Elena, o filme

Por Nina Rosa Sá – Jornal Caiçara – 13 de junho de 2013

O filme é um documentário, escrito e dirigido por Petra Costa, sobre sua irmã, Elena. O tom em que o documentário é narrado já deixa claro desde o início que algo aconteceu a Elena e Petra não pôde conhecê-la direito para além de seus sete anos de idade. O filme então vira uma busca dilacerada e incessante por Elena. E nesta busca Petra vai ficando cada vez mais parecida com a irmã. Ela se vale de imagens própria caminhando pelas mesmas ruas de Nova Iorque em que Elena caminhou, e depoimentos, especialmente da mãe das duas. Elena aparece em vídeos caseiros, reportagens de jornal e funciona como uma segunda narradora, já que mandava cartas gravadas em cassete para a família no Brasil, que Petra utiliza para construir seu mosaico.

Os críticos chamaram a busca por redenção a que Petra se lança de pretensiosa, autocentrada, chata e outros adjetivos. Mas vamos lá, não tem muito como uma coisa dessas não ser autocentrada. A reclamação geral é que o filme, enquanto sujeito, não consegue olhar para fora de seu próprio umbigo, e que por isso não alcança as pessoas. Talvez seja verdade para algumas pessoas. Definitivamente não para todas. Se for possível abandonar uma análise completamente analítica, se abandonarmos esta ideia de que o documentário deve nos revelar algo, nos mostrar, acabamos percebendo que o documentário é sobre várias coisas, não apenas Elena.
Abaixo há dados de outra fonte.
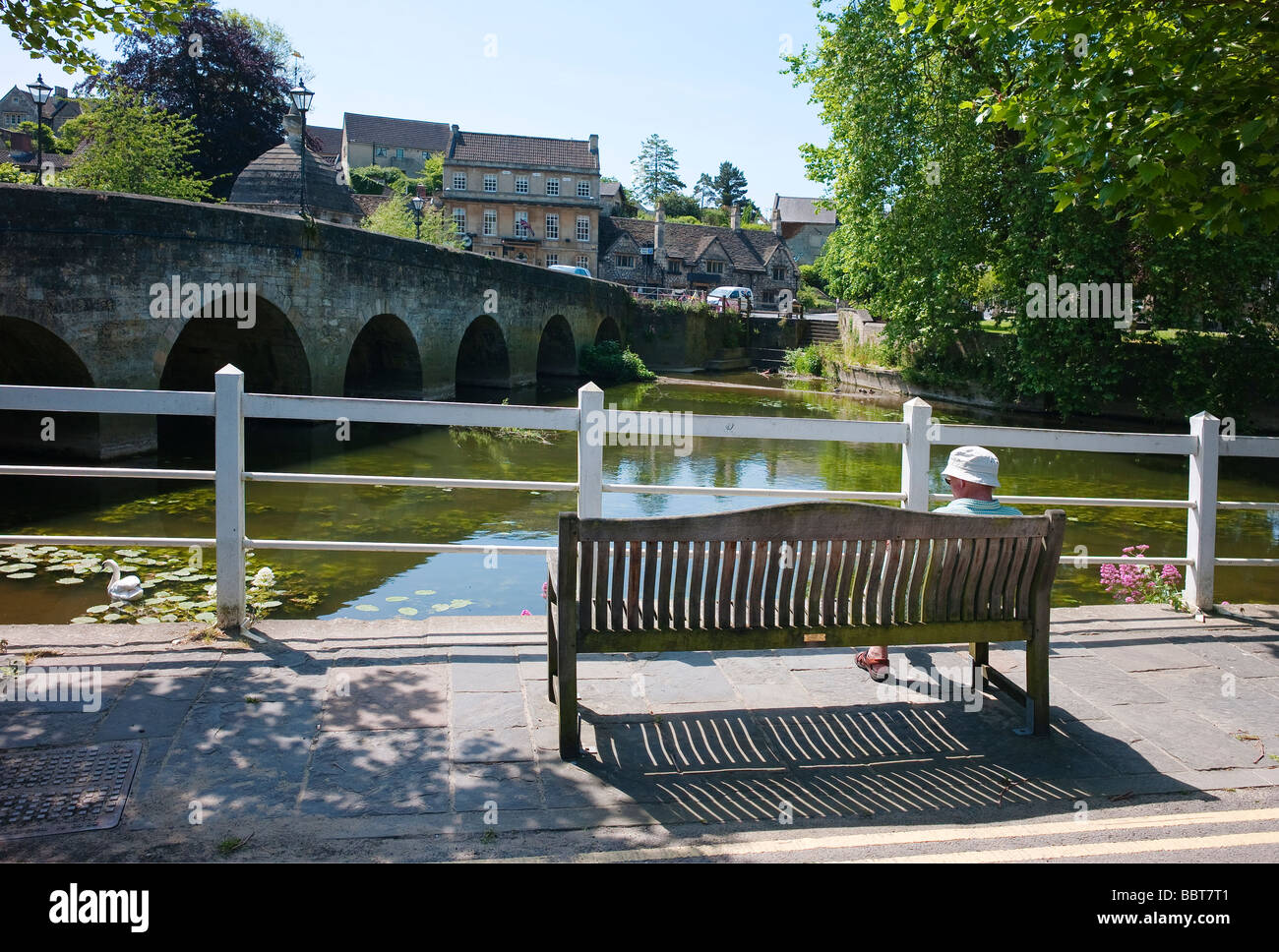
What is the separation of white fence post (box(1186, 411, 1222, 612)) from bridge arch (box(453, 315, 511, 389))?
2326 cm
A moça, aliás, serve como meio para uma mensagem. O filme é sobre Petra, sobre a mãe, sobre a relação com a arte. Sobre a ideia de hereditariedade artística, por assim dizer. E funciona bem. Eu não quero descobrir Elena por inteiro, porque sua própria irmã está impossibilitada de fazê-lo.

Quanto à pretensão, bom, o filme é um tanto pretensioso mesmo. Em duas vias, uma boa e outra ruim. A boa é que realmente soa extremamente pretensioso achar que as pessoas vão querer ver um filme sobre sua irmã, ou sobre a relação dela com você, com sua mãe e a arte. Porque né… quem diabos é Elena Costa e o que me interessa as relações interpessoais dela e sua busca pelo sucesso artístico nos Estados Unidos? Pois é, mas de repente, pelo modo como a história vai sendo contada, e especialmente pela presença de uma mãe destruída em arrependimento e mágoa, a coisa toda passa a interessar sim. E muito. A via ruim é a coisa artística demais, rebuscada, sempre buscando metáforas visuais, culminado com uma referência à Ofélia de Shakespeare com várias mulheres boiando na água – inclusive Petra e sua mãe. Há momentos em que isso cansa. E cansa mesmo. E soa pretensioso e, pior, chato. Mas não são tantos momentos assim, e a narrativa, por mais fragmentada que seja, não se perde.

Outra coisa que me disseram por aí, ao alegarem o não-gostar do filme, é que era um filme muito feminino, que era mais fácil mulheres gostarem esse identificarem com ele. Um tanto simplista. Realmente as figuras femininas predominam. O pai de Petra e Elena é mencionado, aparece algumas vezes em vídeos antigos e depois se esvai. Jamais descobrimos sua relação com a família. E faz falta. Claro que faz. Mas talvez não tenha sido uma opção da diretora e sim do pai, também dilacerado com a história toda. Não saberemos.

Então sim, é claro que a relação com feminino está presente, mas não restringe o filme a um público feminino. Por acaso fui assistir com meu pai e ele gostou muito. Porque a dimensão do humano e das relações é mais importante em Elena – o filme do que as relações entre e com o feminino.

Como a irmã Petra também se tornou atriz. A ideia do filme começou como um exercício que ela fazia com seu grupo de teatro. Nessa nova linha de pesquisa teatral de falar sobre si próprio de maneira a extrapolar para o universal (como tão bem fez a já comentada neste espaço Cia. Hiato) Petra acabou encontrando as coisas da irmã e usando isto como seu material. Mas a comunicação com o material foi tão profunda que acabou virando ideia e depois filme.

ELENA, o filme não é, nem de longe, o melhor documentário já feito no Brasil. Mas é um filme bonito, com uma história extremamente pessoal que pode não atingir todo mundo, ou ao menos não de maneira uniforme, mas convenhamos, nenhuma obra de arte atinge o público de maneira uniforme. O documentário não reinventa nenhum mecanismo poético ou estético, mas alterna com beleza a história de três mulheres, uma tragédia e o amor à arte.